** PROBLEM TO SOLVE **
Reproduce without any changes the section that begins with the line containing "In this photograph, does" and ends with the line containing "the rocky foreground at pixel 228 303, the hill". Include both of those lines.

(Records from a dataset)

========

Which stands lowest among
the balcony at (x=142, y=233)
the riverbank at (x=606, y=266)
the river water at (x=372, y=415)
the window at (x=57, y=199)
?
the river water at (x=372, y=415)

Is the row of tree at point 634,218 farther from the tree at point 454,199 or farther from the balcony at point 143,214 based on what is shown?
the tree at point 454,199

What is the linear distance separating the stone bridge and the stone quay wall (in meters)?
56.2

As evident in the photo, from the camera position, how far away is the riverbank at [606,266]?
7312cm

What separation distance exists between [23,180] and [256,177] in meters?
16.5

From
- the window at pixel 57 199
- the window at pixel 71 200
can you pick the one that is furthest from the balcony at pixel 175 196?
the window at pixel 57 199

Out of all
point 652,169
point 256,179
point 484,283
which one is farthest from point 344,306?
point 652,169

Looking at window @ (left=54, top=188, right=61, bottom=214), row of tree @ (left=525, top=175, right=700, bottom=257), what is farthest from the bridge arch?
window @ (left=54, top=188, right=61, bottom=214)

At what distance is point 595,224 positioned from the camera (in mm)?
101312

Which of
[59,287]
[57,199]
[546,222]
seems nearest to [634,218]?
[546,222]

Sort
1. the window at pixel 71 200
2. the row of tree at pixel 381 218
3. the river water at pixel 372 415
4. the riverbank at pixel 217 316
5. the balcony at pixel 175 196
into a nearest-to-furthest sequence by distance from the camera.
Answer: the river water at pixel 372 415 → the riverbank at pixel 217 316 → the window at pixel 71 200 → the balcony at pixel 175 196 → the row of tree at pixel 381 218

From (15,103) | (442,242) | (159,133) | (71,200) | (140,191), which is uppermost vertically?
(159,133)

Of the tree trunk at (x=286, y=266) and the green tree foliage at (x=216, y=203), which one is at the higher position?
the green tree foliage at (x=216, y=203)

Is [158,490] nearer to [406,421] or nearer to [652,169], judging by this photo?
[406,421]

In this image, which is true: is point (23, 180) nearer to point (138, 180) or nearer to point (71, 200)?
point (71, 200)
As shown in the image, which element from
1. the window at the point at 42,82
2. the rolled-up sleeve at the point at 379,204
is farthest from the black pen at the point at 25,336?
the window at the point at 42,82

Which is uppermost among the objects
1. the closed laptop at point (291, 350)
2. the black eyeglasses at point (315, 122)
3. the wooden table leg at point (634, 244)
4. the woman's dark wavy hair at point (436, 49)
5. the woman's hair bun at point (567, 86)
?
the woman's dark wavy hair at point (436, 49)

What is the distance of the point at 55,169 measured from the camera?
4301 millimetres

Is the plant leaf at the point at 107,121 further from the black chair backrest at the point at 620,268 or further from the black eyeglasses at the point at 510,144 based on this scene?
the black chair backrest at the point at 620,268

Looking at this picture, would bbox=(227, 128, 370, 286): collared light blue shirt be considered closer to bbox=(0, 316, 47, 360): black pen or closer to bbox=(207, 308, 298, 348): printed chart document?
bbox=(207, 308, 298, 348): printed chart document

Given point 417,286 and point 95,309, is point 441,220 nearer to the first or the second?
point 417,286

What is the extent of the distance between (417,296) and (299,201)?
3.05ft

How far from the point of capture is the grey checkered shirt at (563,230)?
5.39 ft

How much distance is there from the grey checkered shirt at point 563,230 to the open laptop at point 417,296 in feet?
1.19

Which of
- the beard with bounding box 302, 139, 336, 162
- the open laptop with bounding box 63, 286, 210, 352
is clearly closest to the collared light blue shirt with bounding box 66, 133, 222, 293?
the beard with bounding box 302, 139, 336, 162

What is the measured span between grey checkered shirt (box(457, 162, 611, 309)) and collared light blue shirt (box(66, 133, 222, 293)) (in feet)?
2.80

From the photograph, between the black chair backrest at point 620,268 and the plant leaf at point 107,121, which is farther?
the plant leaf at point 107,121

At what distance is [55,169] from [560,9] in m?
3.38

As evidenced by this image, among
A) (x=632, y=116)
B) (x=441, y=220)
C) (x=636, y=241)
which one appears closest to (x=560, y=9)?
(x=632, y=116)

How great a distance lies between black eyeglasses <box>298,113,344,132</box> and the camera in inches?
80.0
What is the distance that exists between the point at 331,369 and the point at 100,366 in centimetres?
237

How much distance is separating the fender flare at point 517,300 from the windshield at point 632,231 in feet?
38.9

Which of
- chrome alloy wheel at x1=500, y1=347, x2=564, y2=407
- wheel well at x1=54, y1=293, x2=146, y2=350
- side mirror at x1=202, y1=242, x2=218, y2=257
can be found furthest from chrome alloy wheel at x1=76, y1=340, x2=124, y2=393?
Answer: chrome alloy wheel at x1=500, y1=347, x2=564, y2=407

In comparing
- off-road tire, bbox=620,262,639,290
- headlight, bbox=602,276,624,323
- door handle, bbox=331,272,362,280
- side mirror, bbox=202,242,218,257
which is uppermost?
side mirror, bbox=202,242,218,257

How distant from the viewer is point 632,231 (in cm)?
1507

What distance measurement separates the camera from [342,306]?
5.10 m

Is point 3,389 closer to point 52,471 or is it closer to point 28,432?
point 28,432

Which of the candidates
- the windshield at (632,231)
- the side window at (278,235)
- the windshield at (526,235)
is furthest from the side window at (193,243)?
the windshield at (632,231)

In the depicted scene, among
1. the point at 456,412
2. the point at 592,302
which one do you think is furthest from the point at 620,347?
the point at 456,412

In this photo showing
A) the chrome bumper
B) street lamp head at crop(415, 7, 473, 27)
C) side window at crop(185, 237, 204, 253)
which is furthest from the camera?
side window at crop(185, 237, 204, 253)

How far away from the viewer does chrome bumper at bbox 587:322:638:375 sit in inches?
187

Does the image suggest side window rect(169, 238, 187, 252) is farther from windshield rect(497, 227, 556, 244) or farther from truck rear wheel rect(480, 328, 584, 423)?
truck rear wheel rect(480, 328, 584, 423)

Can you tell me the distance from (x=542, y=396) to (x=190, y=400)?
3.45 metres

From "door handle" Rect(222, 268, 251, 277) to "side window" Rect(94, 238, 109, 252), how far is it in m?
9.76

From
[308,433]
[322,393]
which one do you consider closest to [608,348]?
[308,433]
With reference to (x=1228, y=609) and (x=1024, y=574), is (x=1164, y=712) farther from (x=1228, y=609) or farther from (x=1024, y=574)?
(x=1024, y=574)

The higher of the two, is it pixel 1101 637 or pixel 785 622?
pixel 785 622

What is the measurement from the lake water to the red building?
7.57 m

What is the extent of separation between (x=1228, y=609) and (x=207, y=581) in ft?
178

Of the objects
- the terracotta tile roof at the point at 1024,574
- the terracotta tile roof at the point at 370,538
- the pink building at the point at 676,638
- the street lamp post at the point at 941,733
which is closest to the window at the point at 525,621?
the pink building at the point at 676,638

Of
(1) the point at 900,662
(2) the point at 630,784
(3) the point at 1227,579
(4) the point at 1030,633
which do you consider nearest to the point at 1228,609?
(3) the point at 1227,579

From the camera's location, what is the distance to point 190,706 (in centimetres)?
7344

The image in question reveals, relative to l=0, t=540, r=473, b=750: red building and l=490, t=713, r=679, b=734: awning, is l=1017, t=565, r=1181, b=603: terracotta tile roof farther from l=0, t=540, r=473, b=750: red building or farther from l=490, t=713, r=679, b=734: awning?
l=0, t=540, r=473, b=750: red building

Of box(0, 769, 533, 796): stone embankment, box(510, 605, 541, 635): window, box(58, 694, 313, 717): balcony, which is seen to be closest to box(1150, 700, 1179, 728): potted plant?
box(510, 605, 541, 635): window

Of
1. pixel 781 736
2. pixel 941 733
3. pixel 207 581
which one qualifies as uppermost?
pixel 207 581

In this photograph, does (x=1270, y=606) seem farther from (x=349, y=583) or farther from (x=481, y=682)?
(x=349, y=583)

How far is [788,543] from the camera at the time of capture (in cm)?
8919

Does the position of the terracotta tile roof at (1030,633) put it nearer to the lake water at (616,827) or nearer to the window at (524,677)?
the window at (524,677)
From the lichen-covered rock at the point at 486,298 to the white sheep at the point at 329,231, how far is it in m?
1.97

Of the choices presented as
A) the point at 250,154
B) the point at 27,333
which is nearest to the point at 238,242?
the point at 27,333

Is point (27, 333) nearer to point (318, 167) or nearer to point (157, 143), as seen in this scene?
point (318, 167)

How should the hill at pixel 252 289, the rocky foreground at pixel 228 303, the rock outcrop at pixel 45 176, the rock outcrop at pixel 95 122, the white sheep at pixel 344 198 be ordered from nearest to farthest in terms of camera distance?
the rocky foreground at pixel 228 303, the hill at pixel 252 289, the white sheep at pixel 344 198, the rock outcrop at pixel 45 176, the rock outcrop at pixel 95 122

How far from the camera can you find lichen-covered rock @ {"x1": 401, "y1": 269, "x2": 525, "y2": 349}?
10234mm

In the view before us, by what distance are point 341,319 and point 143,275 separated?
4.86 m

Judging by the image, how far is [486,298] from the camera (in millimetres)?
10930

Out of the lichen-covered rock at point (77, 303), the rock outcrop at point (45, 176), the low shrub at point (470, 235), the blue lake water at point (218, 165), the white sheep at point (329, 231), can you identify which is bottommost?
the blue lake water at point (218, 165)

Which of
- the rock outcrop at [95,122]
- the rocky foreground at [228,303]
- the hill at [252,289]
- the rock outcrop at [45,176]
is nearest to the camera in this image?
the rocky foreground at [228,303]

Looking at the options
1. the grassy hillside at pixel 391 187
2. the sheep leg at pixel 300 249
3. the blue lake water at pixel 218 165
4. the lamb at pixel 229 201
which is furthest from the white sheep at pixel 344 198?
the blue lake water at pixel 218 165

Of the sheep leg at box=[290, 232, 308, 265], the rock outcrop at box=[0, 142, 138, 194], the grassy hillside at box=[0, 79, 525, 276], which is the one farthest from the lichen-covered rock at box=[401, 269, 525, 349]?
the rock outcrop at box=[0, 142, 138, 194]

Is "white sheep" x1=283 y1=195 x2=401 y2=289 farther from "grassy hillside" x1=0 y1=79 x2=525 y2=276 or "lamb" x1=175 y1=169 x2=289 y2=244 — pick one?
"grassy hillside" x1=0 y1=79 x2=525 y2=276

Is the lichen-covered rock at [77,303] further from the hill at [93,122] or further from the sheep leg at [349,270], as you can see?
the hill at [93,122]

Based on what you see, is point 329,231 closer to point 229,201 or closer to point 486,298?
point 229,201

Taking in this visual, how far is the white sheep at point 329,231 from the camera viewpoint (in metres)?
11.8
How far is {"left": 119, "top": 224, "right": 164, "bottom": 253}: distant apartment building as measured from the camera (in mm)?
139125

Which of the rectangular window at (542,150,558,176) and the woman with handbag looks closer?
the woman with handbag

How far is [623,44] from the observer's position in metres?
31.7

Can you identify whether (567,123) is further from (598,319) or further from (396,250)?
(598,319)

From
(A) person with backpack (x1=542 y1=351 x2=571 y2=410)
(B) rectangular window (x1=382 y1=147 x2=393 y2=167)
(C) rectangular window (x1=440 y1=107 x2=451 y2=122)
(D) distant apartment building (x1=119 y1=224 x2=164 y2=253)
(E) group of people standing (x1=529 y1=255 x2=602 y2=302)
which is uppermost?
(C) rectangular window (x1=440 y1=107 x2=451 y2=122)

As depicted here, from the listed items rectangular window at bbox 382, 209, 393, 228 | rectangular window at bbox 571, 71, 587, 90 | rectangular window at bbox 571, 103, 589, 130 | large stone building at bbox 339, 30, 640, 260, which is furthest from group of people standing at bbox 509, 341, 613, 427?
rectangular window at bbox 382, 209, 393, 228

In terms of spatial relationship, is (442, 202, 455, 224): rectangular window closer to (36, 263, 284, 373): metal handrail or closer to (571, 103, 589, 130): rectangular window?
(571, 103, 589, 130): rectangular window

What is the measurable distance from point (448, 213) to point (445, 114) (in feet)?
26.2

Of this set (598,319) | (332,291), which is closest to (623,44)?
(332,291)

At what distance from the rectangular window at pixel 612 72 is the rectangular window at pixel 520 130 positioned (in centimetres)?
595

========

** OUTPUT OF THE EXERCISE **
In this photograph, does (x=1270, y=606) seem farther from (x=349, y=583) or farther from (x=481, y=682)?
(x=349, y=583)

How far is [788,543] from the camera at the time of capture (in cm)?
8919

Does the position of the terracotta tile roof at (1030,633) put it nearer to the lake water at (616,827) or nearer to the window at (524,677)?
the window at (524,677)
From the lichen-covered rock at the point at 486,298 to the white sheep at the point at 329,231, how far is it in m?
1.97

Of the choices presented as
A) the point at 250,154
B) the point at 27,333
which is nearest to the point at 238,242?
the point at 27,333

Is point (27, 333) nearer to point (318, 167) or nearer to point (157, 143), as seen in this scene?
point (318, 167)

How should the hill at pixel 252 289, the rocky foreground at pixel 228 303, the rock outcrop at pixel 45 176, the rock outcrop at pixel 95 122, the white sheep at pixel 344 198 be ordered from nearest to farthest in terms of camera distance?
the rocky foreground at pixel 228 303, the hill at pixel 252 289, the white sheep at pixel 344 198, the rock outcrop at pixel 45 176, the rock outcrop at pixel 95 122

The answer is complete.